Hommage à Ahidjo: Aminatou Ahidjo recadre Issa Tchiroma

La fille du premier président du Cameroun a publié un communiqué, le 31 juillet dernier, pour dénoncer « l’escroquerie politique et morale » de l’ex-ministre de l’Emploi qui affirme avoir été débarqué d’un vol en partance pour le Sénégal afin de se recueillir sur la tombe de feu Ahidjo.

C’est un recadrage cinglant qu’Aminatou Ahidjo, fille du feu premier président du Cameroun, Ahmadou Ahidjo, a servi, le 31 juillet dernier, à Issa Tchiroma, ministre de l’Emploi démissionnaire, le 24 juin dernier, et candidat à la présidentielle de 2025. Et pour cause, l’ancien du gouvernement a déclaré, le 31 juillet, avoir été débarqué d’un vol à Yaoundé, qu’il se rendait au Sénégal où il comptait se recueillir sur la tombe d’Ahmadou Ahidjo mort et inhumé dans ce pays étranger le 30 novembre 1989, il y a 36 ans.

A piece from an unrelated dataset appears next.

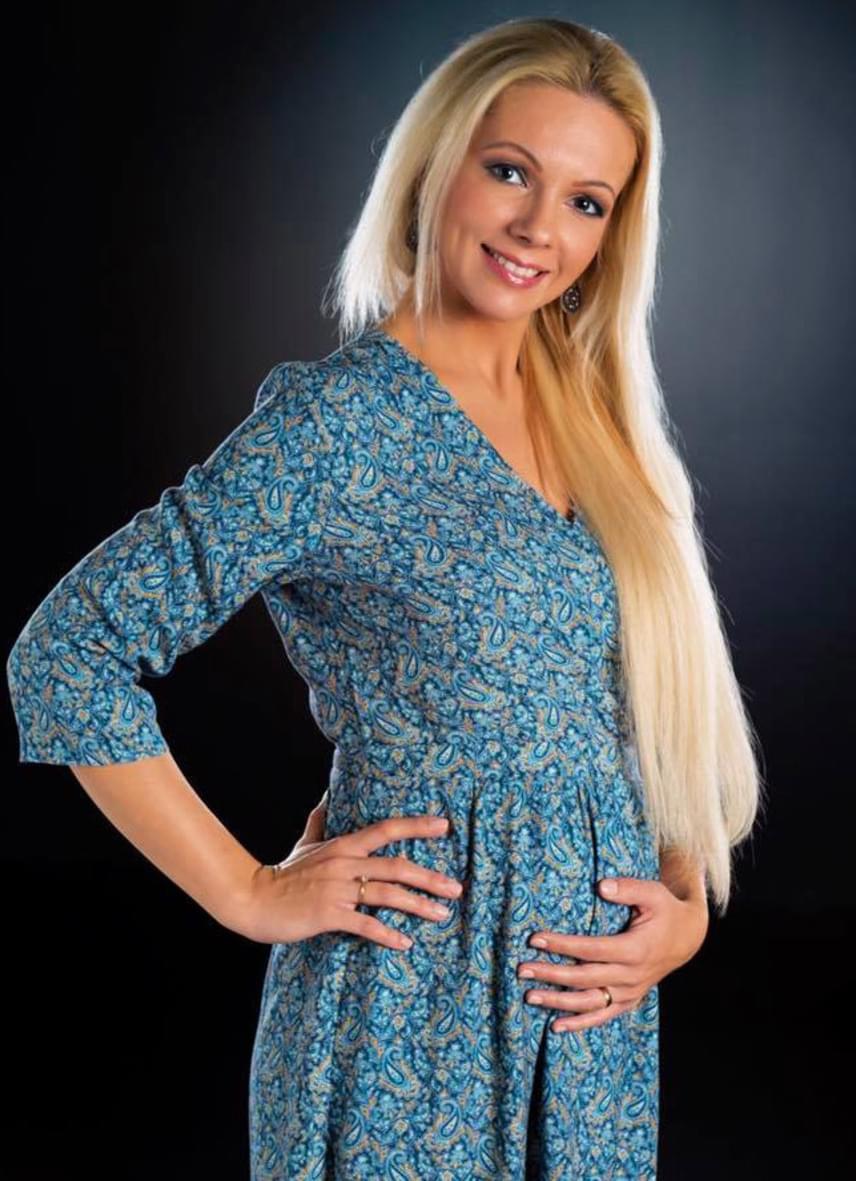 Magyar Rózsa népdalénekes, a Muzsika TV műsorvezetője szeptemberben árulta el a nagy nyilvánosságnak, hogy második gyermekét várja, túl van a kritikus 12. héten. Első gyermeke, Petra egy hónappal korábban a vártnál, 2014 nyarán jött világra.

« Je voudrais en tant que fille du feu Président Ahmadou Ahidjo, dénoncer vivement l’escroquerie politique et morale d’un homme qui n’a jamais daigné présenter ses condoléances à la famille Ahidjo, éprouvée par des nombreux décès. Je dénonce également avec force les mensonges d’un homme politique qui veut ignorer sciemment les règles établies au Cameroun s’agissant des mouvements des nouveaux anciens ministres, qui doivent requérir l’autorisation de Monsieur le Président de la République avant toute sortie à l’étranger », a réagi Aminatou Ahidjo. Selon celle qui est par ailleurs, présidente du conseil d’administration (PCA) du Palais de Congrès, c’est carrément se moquer de son père dont le rapatriement de la dépouille n’a jamais préoccupé Issa Tchiroma du temps où il a servi dans le gouvernement en place durant plus de 20 ans.

Pour sa part, Issa Tchiroma affirme mordicus qu’il a voulu pose un acte de bonne foi et que c’est parce qu’il s’oppose désormais au pouvoir en place qu’on veut le lui faire payer. Il a déclaré à ce propos : « j’ai été arbitrairement empêché d’embarquer à l’aéroport de Yaoundé, par décision d’un commissaire, affirmant agir sur instruction de la présidence de la République. Je vais dire ceci avec gravité. Lorsqu’un candidat à l’élection présidentielle est empêché de voyager c’est tout un peuple qu’on empêche de respirer. C’est la preuve éclatante que le système en place redoute la vérité et craint la transition que nous portons. Veulent-ils me faire taire ? Veulent-ils m’humilier ? Veulent-ils faire croire que la peur va nous diviser ? Je vous le dis : les vrais candidats ; ceux qui incarnent le changement sont toujours persécutés. C’est le signe qu’ils inquiètent. C’est la preuve que notre combat touche là où ça fait mal »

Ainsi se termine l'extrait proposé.